## Избранный отрывок

Вы можете сказать, что это пейзажное стихотворение, описание природы. Вы можете сказать: холодным зимним днем человек идет по дороге, останавливается и описывает то, что видит. Это картина запустения, оживляемая неожиданным чириканием птицы, которое поднимает ему настроение. Вы можете все это сказать и будете правы. Более того, автор и хочет, чтобы вы подумали именно так, — ведь он чуть ли не настаивает на обыденности картины.
Почему? Потому что он хочет, чтобы в конечном счете вы услышали, что новый век, новая эра — новое что угодно — начинается с какого-то серого дня, когда у вас дурное настроение и ничего достойного внимания перед глазами нет. Что в начале — серый день, а не, строго говоря, Слово. (Лет через шесть вы сможете проверить, был он прав или нет.) Для стихотворения, написанного на рубеже века, “Дрозд в сумерках” поразительно будничен и лишен милленеарного пафоса. Лишен до такой степени, что почти противоречит собственной датировке: невольно задумываешься, не проставлена ли дата под стихотворением позже, — задним числом легче судить о прошедшем. Зная Гарди, это легко предположить, ибо это самое “задним числом” было его козырем.
Но, как бы там ни было, давайте пойдем дальше по этому пейзажному стихотворению, пойдем прямо в ловушку. Все начинается со слова “соррiсе” (“рощица”) в первой строке. Точность, с которой он называет именно этот тип зарослей, привлекает к себе внимание читателя, особенно современного, указывая на определяющее место, которое явления природы занимают в сознании говорящего, а также на его сродство с этими явлениями. Слово это к тому же создает странное ощущение спокойствия в начале стихотворения, поскольку человек, знающий названия порослей, кустарников и растений, не может, почти по определению, разбушеваться или, во всяком случае, не может быть опасен. То есть голос, который мы слышим в первой строке, принадлежит союзнику природы, и природа эта, как подразумевает его слог, по большей части к человеку дружелюбна. Кроме того, он опирается на калитку, ведущую в эту рощицу, а поза человека, который на что-то опирается, редко предвещает даже психологическую агрессию: если она вообще о чем-то говорит, то о готовности к восприятию. Не говоря о том, что “соррiсе gа t е” (“калитка рощицы”) сама по себе предполагает природу, в достаточной мере обжитую, привычную, почти по своей воле, к человеческим шагам.

## Исходные материалы

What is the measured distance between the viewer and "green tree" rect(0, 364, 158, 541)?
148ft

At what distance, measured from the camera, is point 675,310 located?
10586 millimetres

## Суть задания
- a) Перепишите из избранного отрывка фрагмент между словами «Почему? Потому что» и «было его козырем.» включительно.
- b) Определите, согласуются ли с избранным отрывком следующие утверждения, и для каждого ответьте «да» или «нет», приведя точную цитату, которая это решает: (i) стихотворение «Дрозд в сумерках» проникнуто милленеарным пафосом; (ii) человек в стихотворении опирается на калитку, ведущую в рощицу; (iii) чириканье птицы портит человеку настроение.
- c) Что, согласно избранному отрывку, было козырем Гарди?
Перечень представляет собой отдельный материал, не связанный с избранным отрывком.

## Ответы по заданиям
- a)
Почему? Потому что он хочет, чтобы в конечном счете вы услышали, что новый век, новая эра — новое что угодно — начинается с какого-то серого дня, когда у вас дурное настроение и ничего достойного внимания перед глазами нет. Что в начале — серый день, а не, строго говоря, Слово. (Лет через шесть вы сможете проверить, был он прав или нет.) Для стихотворения, написанного на рубеже века, “Дрозд в сумерках” поразительно будничен и лишен милленеарного пафоса. Лишен до такой степени, что почти противоречит собственной датировке: невольно задумываешься, не проставлена ли дата под стихотворением позже, — задним числом легче судить о прошедшем. Зная Гарди, это легко предположить, ибо это самое “задним числом” было его козырем.

- b)
(i) Нет: «поразительно будничен и лишен милленеарного пафоса».
(ii) Да: «он опирается на калитку, ведущую в эту рощицу».
(iii) Нет: «неожиданным чириканием птицы, которое поднимает ему настроение».

- c) Козырем Гарди было «задним числом».